- Carroll, Michael.
On the Shores of Titan's Farthest Sea.
Cham, Switzerland: Springer International, 2015.
ISBN 978-3-319-17758-8.
-
By the mid-23rd century, humans have become a spacefaring
species. Human settlements extend from the Earth to the moons
of Jupiter, Mars has been terraformed into a world with seas
where people can live on the surface and breathe
the air. The industries of Earth and Mars are supplied by
resources mined in the asteroid belt. High-performance drive
technologies, using fuels produced in space,
allow this archipelago of human communities to participate in
a system-wide economy, constrained only by the realities of
orbital mechanics. For bulk shipments of cargo, it doesn't
matter much how long they're in transit, as long as regular
deliveries are maintained.
But whenever shipments of great value traverse a largely empty
void, they represent an opportunity to those who would seize
them by force. As in the days of wooden ships returning treasure
from the New World to the Old on the home planet, space cargo en
route from the new worlds to the old is vulnerable to pirates,
and an arms race is underway between shippers and buccaneers
of the black void, with the TriPlanet Bureau of Investigation (TBI)
finding itself largely a spectator and confined to tracking down
the activities of criminals within the far-flung human communities.
As humanity expands outward, the frontier is
Titan,
Saturn's largest moon, and the only moon in the solar system
to have a substantial atmosphere. Titan around 2260 is
much like present-day Antarctica: home to a variety of
research stations operated by scientific agencies of various
powers in the inner system. Titan is much more interesting
than Antarctica, however. Apart from the Earth, it is the only
solar system body to have natural liquids on its surface,
with a complex cycle of evaporation, rain, erosion, rivers,
lakes, and seas. The largest sea,
Kraken Mare,
located near the north pole, is larger than Earth's Caspian
Sea. Titan's atmosphere is half again as dense as that of
Earth, and with only 14% of Earth's gravity, it is possible for
people to fly under their own muscle power.
It's cold: really cold. Titan receives around
one hundredth the sunlight as the Earth, and the mean temperature
is around −180 °C. There is plenty of water on
Titan, but at these temperatures water is a rock as hard as
granite, and it is found in the form of mountains and boulders
on the surface. But what about the lakes? They're filled with
a mixture of
methane and
ethane,
hydrocarbons which can exist in either gaseous or liquid form
in the temperature range and pressure on Titan. Driven by
ultraviolet light from the Sun, these hydrocarbons react with
nitrogen and hydrogen in the atmosphere to produce organic
compounds that envelop the moon in a dense layer of smog and
rain out, forming dunes on the surface. (Here “organic”
is used in the chemist's sense of denoting compounds
containing carbon and does not imply they are of biological origin.)

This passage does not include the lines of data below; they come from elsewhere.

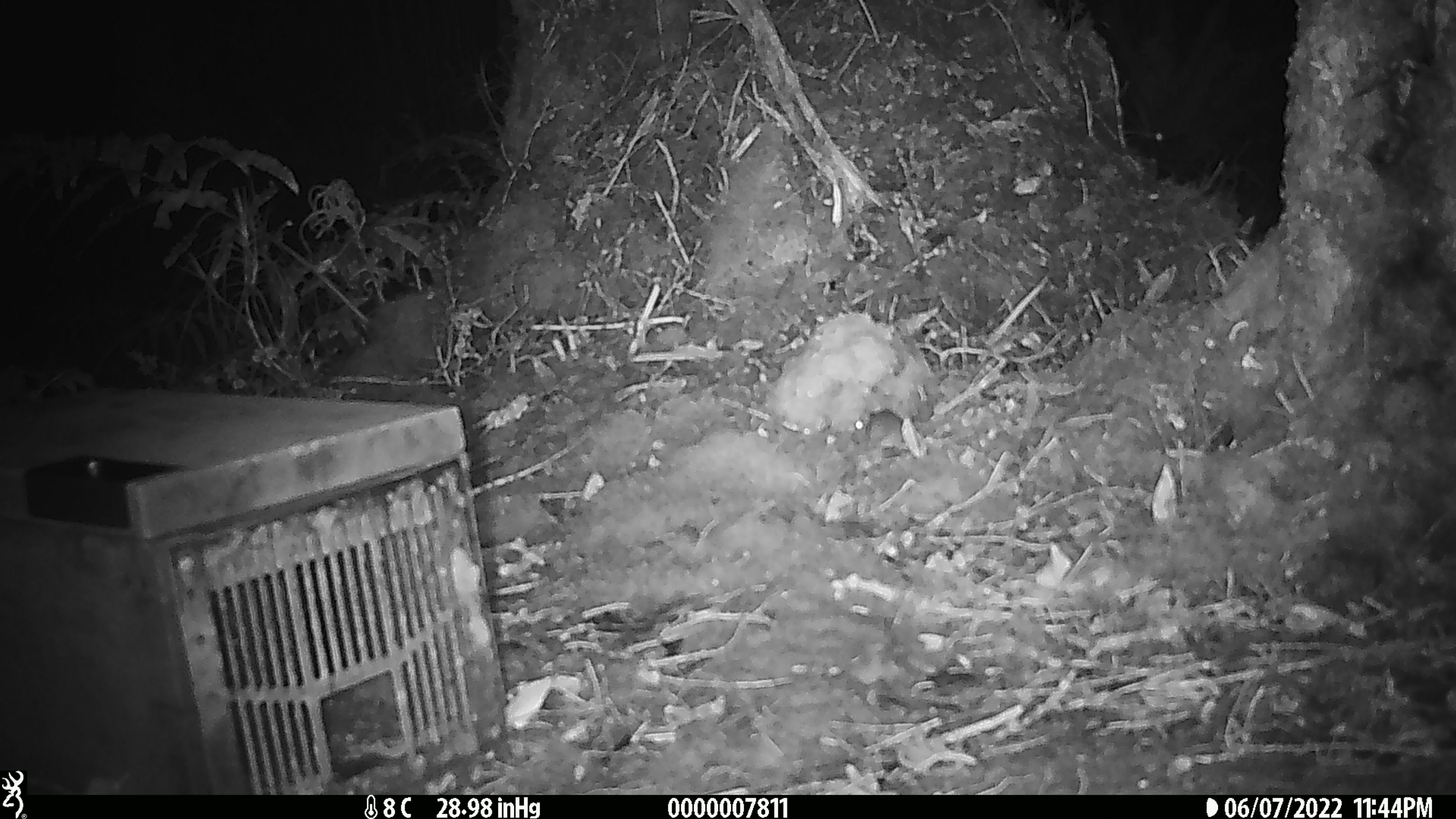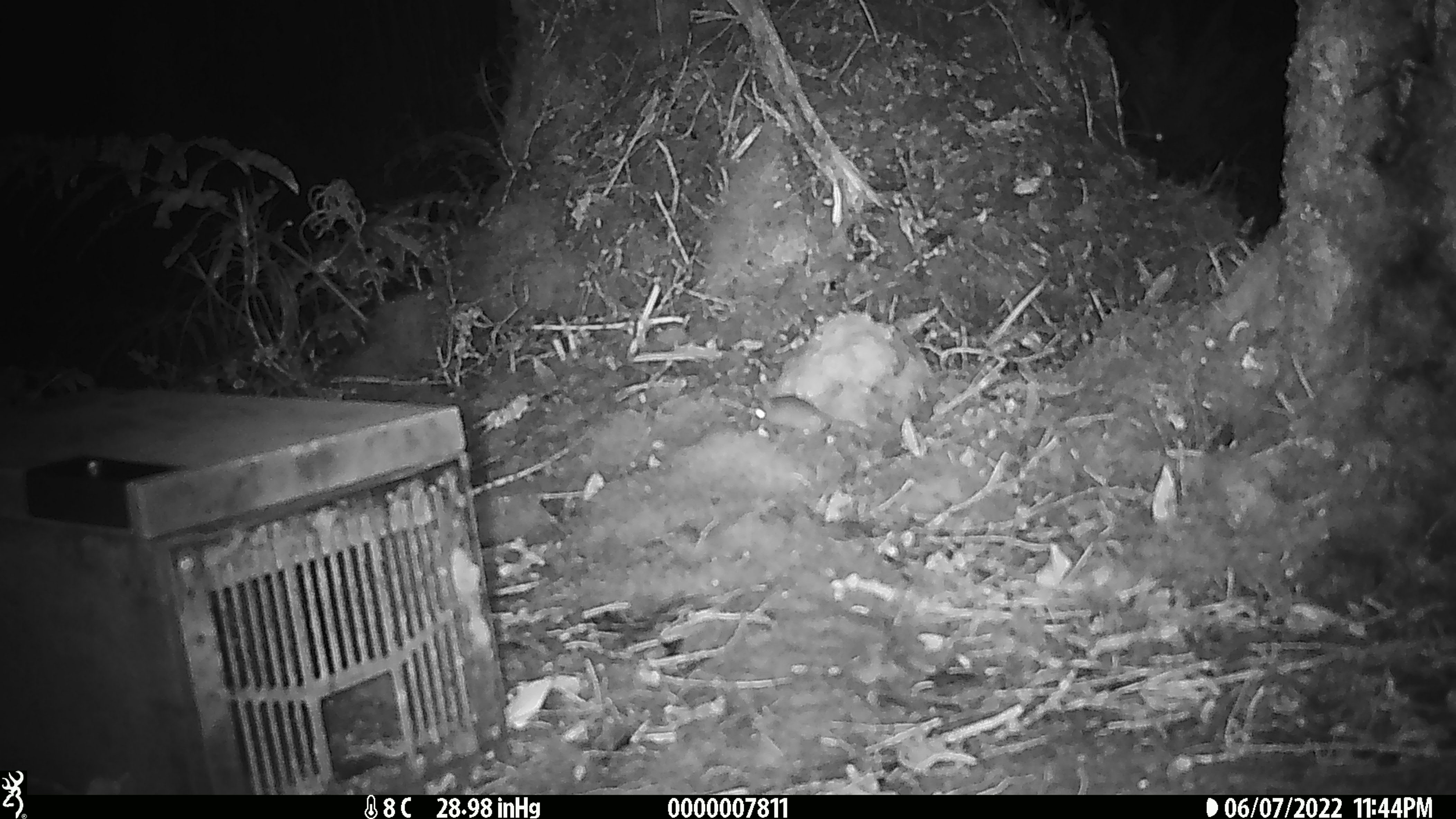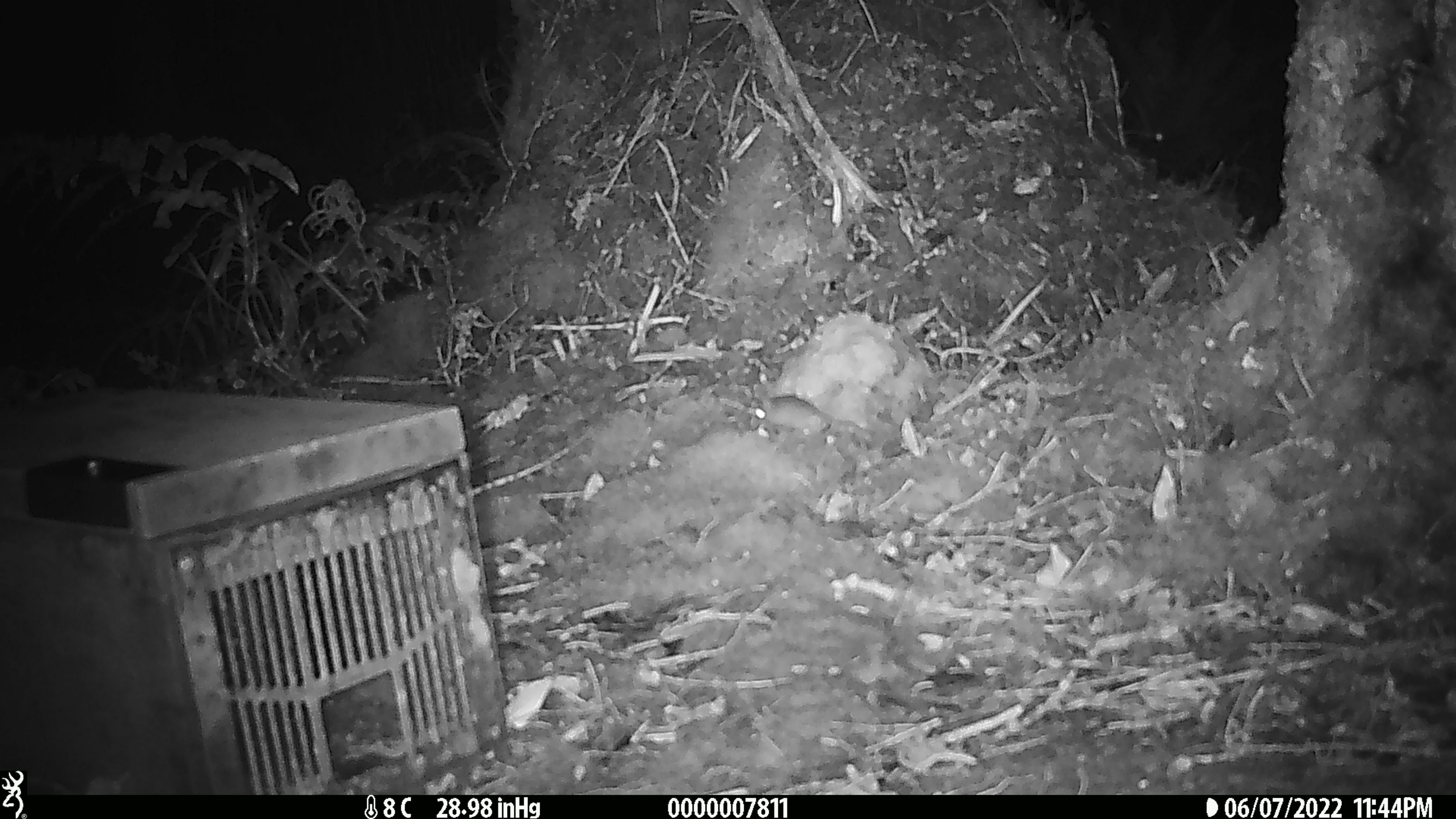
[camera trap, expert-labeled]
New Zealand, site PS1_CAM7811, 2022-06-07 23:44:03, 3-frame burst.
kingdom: Animalia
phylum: Chordata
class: Mammalia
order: Rodentia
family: Muridae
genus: Mus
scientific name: Mus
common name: mouse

Mayda Research Station, located on the shore of Kraken Mare,
hosts researchers in a variety of fields. In addition
to people studying the atmosphere, rivers, organic compounds
on the surface, and other specialties, the station is home to
a drilling project intended to bore through the ice crust and
explore the liquid water ocean believed to lie below. Mayda
is an isolated station, with all of the interpersonal dynamics
one expects to find in such environments along with the usual
desire of researchers to get on with their own work. When
a hydrologist turns up dead of hypothermia—frozen to
death—in his bed in the station, his colleagues are
baffled and unsettled. Accidents happen, but this is something
which simply doesn't make any sense. Nobody can think of either
a motive for foul play nor a suspect. Abigail Marco, an atmospheric
scientist from Mars and friend of the victim, decides to investigate
further, and contacts a friend on Mars who has worked with the TBI.
The death of the scientist is a mystery, but it is only the first in
a series of enigmas which perplex the station's inhabitants
who see, hear, and experience things which they, as scientists,
cannot explain. Meanwhile, other baffling events threaten the
survival of the crew and force Abigail to confront
part of her past she had hoped she'd left on Mars.
This is not a “locked station mystery” although
it starts out as one. There is interplanetary action and
intrigue, and a central puzzle underlying everything that
occurs. Although the story is fictional, the environment
in which it is set is based upon our best present day
understanding of Titan, a world about which little was known
before the arrival of the
Cassini
spacecraft at Saturn in 2004 and the landing of its
Huygens
probe on Titan the following year. A twenty page appendix describes
the science behind the story, including the environment at Titan,
asteroid mining, and terraforming Mars. The author's nonfiction
Living Among Giants (March 2015)
provides details of the worlds of the outer solar system and the
wonders awaiting explorers and settlers there.